Gottlieb had a funny paragraph, too. Here you go:
Take, for instance, books like Men Are Like Fish: What Every Woman Needs to Know About Catching a Man or Find a Husband After 35 Using What I Learned at Harvard Business School, whose titles alone make it clear that today’s supposedly progressive bachelorettes aren’t waiting for old-fashioned true love to strike before they can get married. Instead, they’re buying dozens of proactive coaching manuals to learn how to strategically land a man. The actual man in question, though, seems so irrelevant that, to my mind, these women might as well grab a well-dressed guy off the street, drag him into the nearest bar, buy him a drink, and ask him to marry her. (Or, to retain her “power,” she should manipulate him into asking her.)

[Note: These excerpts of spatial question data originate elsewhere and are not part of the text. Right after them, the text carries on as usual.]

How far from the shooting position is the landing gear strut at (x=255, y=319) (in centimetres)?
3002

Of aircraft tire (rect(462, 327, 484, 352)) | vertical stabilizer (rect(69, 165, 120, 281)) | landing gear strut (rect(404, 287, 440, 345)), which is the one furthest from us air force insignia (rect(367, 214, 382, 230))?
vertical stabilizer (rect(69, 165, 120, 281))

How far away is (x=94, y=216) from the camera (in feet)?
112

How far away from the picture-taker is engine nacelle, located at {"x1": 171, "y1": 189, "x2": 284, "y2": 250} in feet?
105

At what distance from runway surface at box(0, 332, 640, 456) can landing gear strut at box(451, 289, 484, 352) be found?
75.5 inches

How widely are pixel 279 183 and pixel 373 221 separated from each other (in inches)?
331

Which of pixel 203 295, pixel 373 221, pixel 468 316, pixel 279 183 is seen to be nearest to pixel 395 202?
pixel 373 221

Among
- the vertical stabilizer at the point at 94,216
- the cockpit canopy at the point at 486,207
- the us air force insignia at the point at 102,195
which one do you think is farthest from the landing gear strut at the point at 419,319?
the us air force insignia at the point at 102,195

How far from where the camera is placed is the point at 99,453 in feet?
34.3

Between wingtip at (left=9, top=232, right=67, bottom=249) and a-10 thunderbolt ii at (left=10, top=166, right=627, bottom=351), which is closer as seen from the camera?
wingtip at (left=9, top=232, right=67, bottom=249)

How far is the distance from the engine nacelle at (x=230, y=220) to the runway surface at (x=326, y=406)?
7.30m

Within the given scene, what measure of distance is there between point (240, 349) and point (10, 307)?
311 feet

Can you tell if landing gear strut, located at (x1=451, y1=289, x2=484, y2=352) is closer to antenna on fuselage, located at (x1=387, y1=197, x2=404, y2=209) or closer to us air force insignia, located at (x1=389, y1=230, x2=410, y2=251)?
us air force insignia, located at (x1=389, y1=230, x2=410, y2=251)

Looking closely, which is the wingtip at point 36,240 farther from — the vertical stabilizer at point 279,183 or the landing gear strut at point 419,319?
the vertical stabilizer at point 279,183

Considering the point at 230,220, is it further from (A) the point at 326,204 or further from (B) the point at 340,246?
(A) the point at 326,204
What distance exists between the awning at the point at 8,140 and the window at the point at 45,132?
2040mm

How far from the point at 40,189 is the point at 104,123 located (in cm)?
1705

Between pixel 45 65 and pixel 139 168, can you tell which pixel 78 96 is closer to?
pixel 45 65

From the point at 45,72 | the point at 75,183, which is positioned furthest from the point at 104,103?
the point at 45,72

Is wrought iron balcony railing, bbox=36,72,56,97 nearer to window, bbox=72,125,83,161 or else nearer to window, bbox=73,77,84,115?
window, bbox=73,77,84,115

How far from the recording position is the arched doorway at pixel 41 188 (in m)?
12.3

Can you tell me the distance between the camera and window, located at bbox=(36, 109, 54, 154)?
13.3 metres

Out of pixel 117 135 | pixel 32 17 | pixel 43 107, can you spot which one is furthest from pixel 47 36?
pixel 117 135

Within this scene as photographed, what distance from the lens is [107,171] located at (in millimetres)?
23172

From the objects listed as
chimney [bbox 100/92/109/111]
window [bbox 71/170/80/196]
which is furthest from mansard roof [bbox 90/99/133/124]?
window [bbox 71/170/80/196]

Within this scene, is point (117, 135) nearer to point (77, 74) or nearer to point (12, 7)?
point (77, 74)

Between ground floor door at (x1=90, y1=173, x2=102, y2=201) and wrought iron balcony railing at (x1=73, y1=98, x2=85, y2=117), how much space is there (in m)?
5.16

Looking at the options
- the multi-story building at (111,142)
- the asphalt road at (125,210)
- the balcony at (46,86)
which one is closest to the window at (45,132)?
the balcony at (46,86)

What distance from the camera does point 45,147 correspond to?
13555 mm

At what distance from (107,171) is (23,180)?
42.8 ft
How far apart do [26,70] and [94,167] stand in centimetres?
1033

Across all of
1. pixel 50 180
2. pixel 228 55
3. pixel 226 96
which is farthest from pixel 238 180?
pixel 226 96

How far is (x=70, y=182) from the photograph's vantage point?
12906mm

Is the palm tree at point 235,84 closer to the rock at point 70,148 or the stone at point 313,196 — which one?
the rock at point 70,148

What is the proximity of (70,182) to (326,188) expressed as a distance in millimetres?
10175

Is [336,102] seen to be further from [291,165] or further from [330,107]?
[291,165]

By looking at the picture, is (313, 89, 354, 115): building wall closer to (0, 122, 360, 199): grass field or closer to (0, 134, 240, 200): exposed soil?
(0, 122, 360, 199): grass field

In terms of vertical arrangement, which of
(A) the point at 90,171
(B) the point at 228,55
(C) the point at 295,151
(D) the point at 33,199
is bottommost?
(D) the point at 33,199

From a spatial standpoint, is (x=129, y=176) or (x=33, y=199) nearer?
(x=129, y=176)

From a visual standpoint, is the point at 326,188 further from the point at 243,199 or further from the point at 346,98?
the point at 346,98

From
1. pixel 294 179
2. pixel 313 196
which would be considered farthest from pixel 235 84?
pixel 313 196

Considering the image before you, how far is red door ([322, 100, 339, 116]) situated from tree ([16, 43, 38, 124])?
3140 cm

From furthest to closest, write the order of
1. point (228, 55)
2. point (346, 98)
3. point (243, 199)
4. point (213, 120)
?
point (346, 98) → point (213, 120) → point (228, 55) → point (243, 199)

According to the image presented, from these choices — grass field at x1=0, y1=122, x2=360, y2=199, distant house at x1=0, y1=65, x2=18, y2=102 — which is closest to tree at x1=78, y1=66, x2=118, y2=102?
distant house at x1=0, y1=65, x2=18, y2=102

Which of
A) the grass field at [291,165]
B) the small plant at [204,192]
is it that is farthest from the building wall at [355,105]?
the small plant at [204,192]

Anyway, let's hear from the other side before we give Gottlieb too many props.
For our first try in the counter-Gottlieb set, I went to Liesl Schillinger at The Daily Beast, who wrote Give up on Mr. Perfect? Executive summary: FAIL. Schillinger's vitriol here is transparent. She doesn't like that Gottlieb questioned feminism. She buys into the whole gospel. No critique is welcome. Fuck you very much, Gottlieb, she says. It's a silly little essay that falls prey to the same fallacy as most romantic advice writing: she generalizes.

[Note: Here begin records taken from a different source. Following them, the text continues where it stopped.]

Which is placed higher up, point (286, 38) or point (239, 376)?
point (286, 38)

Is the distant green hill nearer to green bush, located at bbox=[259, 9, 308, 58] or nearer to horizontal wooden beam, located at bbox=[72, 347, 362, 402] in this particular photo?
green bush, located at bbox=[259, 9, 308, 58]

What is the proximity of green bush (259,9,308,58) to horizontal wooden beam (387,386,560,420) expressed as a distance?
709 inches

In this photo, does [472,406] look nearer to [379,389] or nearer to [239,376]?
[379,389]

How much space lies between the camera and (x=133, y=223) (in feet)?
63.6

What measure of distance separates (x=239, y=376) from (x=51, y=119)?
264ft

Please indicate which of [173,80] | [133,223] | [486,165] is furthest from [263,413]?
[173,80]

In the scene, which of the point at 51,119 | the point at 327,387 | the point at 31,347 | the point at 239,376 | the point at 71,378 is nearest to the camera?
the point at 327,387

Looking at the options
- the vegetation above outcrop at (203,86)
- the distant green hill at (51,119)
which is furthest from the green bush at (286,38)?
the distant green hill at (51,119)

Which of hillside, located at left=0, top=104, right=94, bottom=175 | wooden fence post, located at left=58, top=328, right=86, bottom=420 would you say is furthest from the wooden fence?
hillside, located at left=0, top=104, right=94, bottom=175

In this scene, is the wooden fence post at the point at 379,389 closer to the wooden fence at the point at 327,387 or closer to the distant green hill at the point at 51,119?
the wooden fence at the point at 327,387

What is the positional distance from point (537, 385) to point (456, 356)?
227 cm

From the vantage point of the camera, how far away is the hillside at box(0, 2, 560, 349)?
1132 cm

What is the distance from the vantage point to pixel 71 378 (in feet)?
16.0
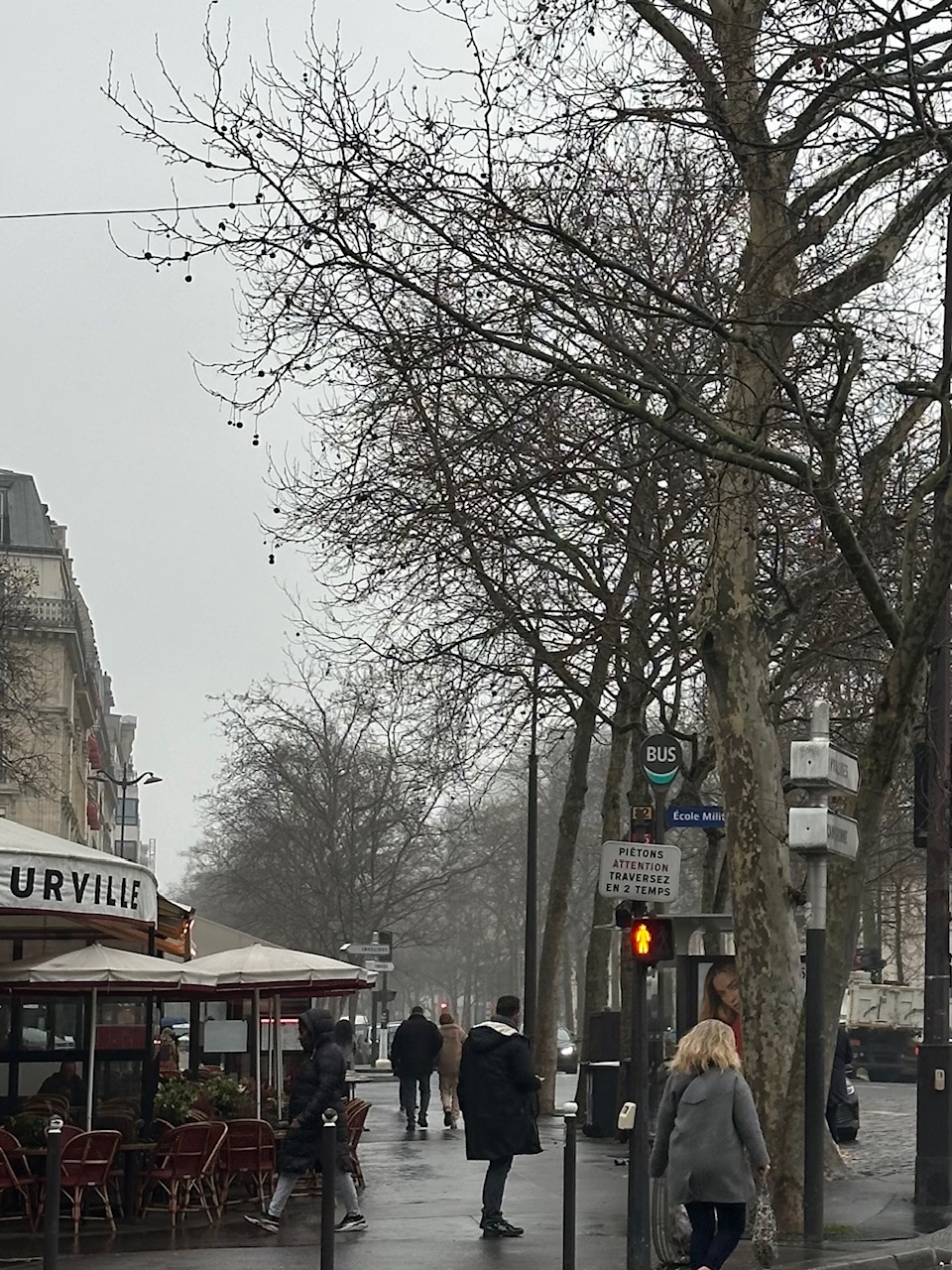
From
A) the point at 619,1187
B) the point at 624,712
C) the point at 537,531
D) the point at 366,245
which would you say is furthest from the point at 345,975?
the point at 366,245

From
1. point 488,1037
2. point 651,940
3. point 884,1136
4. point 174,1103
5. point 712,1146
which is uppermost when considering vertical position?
point 651,940

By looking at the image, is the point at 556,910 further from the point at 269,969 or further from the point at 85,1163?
the point at 85,1163

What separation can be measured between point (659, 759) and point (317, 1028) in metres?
6.13

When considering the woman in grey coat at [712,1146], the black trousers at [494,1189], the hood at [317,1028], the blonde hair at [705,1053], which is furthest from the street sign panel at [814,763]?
the hood at [317,1028]

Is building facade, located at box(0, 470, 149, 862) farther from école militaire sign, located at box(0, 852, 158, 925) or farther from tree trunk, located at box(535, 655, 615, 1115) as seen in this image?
école militaire sign, located at box(0, 852, 158, 925)

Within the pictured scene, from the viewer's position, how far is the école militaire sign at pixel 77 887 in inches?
516

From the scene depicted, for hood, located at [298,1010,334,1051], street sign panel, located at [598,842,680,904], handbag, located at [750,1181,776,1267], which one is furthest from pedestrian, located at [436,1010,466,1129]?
handbag, located at [750,1181,776,1267]

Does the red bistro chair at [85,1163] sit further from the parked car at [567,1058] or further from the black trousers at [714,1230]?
the parked car at [567,1058]

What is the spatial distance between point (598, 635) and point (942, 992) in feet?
26.9

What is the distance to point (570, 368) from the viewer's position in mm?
13758

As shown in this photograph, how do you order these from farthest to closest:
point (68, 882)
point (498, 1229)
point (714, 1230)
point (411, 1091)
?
point (411, 1091), point (498, 1229), point (68, 882), point (714, 1230)

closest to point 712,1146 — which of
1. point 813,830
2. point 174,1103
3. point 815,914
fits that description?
point 813,830

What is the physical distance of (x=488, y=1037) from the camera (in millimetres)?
15453

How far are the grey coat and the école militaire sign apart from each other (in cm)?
473
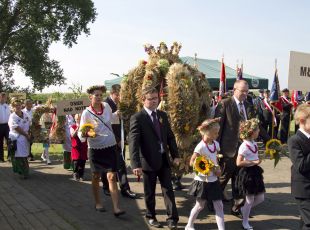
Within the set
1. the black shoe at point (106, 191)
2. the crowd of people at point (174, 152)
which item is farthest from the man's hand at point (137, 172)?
the black shoe at point (106, 191)

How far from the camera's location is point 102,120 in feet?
23.1

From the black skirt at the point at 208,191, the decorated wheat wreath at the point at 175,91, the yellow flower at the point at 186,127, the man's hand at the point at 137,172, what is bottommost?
the black skirt at the point at 208,191

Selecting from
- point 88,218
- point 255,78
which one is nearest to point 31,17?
point 255,78

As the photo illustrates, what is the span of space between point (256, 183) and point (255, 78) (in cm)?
1642

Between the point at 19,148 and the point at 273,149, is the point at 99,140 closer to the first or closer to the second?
the point at 273,149

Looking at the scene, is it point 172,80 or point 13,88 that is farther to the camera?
point 13,88

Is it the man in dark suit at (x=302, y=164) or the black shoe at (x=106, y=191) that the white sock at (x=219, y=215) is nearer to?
the man in dark suit at (x=302, y=164)

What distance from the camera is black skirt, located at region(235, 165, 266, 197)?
6.14 meters

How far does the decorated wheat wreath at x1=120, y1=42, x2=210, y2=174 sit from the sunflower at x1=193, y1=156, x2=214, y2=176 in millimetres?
1520

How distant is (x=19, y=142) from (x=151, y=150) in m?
5.62

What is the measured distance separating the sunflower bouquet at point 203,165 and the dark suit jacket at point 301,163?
1419mm

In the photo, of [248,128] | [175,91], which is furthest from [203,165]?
[175,91]

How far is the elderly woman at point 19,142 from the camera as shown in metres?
10.6

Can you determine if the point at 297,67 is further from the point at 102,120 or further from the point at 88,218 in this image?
the point at 88,218
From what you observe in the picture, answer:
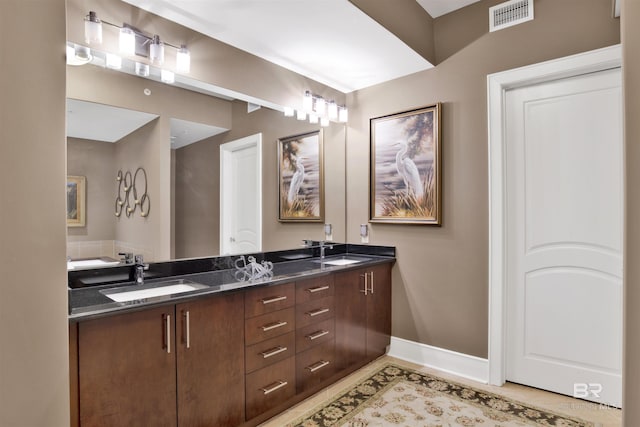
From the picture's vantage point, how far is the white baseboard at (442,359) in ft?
8.67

Most of page 2 is devoted to the notion that there are some older single women out there that are living it up and happy to be solo. She thinks this is some kind of gotcha. Please. I guarantee you I know what Gottlieb would say about that, because she didn't write the book for them. She wrote the book for women who want to be married. I mean, in fairness, Gottlieb posits in her original essay that any single woman over 35 is getting anxious. I suspect they are, but some are also anxious and not-anxious at the same time. Some have chosen to ignore the anxiety and live it up. Good for them. That's how The One Year Monk hopes to go out, too. He is also anxious. He is also trying to ignore it.

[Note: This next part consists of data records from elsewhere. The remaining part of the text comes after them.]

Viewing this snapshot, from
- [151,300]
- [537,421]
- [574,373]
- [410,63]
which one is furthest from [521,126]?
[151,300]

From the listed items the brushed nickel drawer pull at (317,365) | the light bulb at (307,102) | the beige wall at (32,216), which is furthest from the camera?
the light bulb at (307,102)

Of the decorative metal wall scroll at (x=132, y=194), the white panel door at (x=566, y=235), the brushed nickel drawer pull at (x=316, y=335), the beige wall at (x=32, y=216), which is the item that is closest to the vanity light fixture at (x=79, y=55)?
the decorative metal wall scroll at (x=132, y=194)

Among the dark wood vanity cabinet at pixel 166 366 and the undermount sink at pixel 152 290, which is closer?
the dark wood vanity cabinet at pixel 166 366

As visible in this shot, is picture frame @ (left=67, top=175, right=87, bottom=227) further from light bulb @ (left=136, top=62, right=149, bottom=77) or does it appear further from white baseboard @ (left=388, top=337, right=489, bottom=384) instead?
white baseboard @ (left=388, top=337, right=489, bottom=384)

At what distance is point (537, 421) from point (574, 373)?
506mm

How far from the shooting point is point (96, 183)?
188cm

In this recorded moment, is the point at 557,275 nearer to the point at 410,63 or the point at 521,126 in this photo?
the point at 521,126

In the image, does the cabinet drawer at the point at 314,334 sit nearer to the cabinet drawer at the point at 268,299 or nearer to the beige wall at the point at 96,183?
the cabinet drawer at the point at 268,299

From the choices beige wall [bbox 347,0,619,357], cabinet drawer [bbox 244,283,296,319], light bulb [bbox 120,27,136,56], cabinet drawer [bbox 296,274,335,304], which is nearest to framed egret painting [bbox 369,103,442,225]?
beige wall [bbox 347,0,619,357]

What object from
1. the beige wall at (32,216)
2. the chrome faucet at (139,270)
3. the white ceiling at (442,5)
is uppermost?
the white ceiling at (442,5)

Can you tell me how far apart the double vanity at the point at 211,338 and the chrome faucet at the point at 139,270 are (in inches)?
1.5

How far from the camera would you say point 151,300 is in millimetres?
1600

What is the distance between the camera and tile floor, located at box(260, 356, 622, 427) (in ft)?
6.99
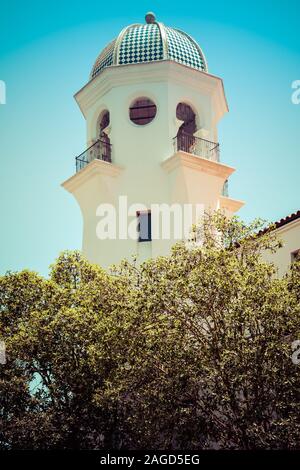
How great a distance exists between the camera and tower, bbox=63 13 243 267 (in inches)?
1174

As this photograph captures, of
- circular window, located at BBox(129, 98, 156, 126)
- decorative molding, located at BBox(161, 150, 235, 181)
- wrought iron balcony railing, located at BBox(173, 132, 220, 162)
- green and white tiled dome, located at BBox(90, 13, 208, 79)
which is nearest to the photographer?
decorative molding, located at BBox(161, 150, 235, 181)

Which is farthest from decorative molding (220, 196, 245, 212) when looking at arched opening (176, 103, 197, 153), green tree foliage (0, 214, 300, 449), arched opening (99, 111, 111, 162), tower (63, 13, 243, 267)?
green tree foliage (0, 214, 300, 449)

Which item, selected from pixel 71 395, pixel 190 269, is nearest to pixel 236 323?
pixel 190 269

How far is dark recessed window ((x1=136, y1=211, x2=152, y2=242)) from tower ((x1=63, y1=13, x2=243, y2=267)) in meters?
0.04

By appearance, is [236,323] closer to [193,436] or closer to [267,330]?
[267,330]

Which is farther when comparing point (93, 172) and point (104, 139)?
point (104, 139)

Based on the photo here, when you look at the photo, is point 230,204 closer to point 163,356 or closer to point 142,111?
point 142,111

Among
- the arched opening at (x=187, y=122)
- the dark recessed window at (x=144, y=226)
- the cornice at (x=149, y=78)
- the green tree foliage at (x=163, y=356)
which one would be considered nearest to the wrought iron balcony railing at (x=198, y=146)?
the arched opening at (x=187, y=122)

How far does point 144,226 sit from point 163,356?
1149cm

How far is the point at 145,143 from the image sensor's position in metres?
30.8

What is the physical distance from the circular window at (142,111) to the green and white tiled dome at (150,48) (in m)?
1.67

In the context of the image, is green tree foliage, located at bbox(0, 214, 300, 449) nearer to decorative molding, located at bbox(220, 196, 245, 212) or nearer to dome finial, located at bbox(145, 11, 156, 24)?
decorative molding, located at bbox(220, 196, 245, 212)

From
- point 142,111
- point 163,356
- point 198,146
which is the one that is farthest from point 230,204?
point 163,356

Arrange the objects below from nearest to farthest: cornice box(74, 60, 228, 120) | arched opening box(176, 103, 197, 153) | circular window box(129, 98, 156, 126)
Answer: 1. cornice box(74, 60, 228, 120)
2. arched opening box(176, 103, 197, 153)
3. circular window box(129, 98, 156, 126)
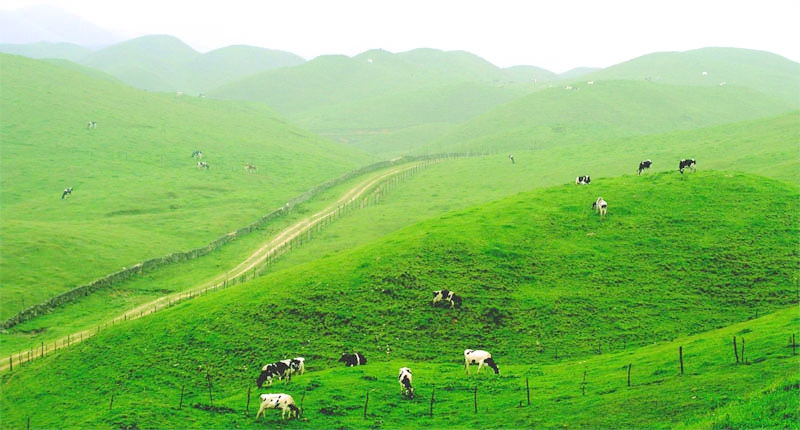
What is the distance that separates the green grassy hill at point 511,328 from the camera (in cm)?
2997

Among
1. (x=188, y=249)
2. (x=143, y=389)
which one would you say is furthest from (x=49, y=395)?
(x=188, y=249)

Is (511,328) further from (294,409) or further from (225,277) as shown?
(225,277)

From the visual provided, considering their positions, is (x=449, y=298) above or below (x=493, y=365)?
above

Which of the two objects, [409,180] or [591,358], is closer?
[591,358]

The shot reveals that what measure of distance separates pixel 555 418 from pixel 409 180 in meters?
103

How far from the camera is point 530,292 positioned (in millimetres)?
48688

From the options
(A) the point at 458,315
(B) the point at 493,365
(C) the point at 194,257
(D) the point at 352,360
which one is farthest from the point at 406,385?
(C) the point at 194,257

But just because Gottlieb advises women who want to get married to think about Mr. Pretty-Great over Mr. Perfect does not make her a Feminine Benedict Arnold. Sigh. No funny paragraph in this one.
Jessica Grose in Slate is a whole other story. Her piece, What Lori Gottlieb's Marry Him got wrong about single women, is considerably more compelling. She focuses on the statistical data to see if Gottlieb is making much ado about nothing. She points out that college-eduated women are seeing diminishing divorce rates, that women who marry later get divorced less and that women who are married and have been get depressed more often. All interesting.
I don't think it helps if you are one person in this sea. You're not a statistic. You're lonely. You want to be married. Again, The One Year Monk argues that you'd be more content if you didn't fall back on love for your fulfillment. You don't have to live that way.
That said, I think Grose's piece shows the most sensitivity (even more than Gottlieb) to the notion that different people need different things from life. Compound our inherent American individuality, then, with the facts of our condition in life. It's a bit of hash. Anyway, Grose's last sentence is good for a laugh, so give it a skim if you're curious but read every word of the last paragraph. Nice payoff.
All of the four pieces really come down to this question: how can we construct society so that we'll all be less sad. It's not: how can we be happy. It's: how can we ease off the misery-acceleration-pedal? The One Year Monk, but he thinks that all four pieces assume that the answer lies somewhere in how we construct the arena of Love.
The One Year Monk doubts we'll find the answer therein.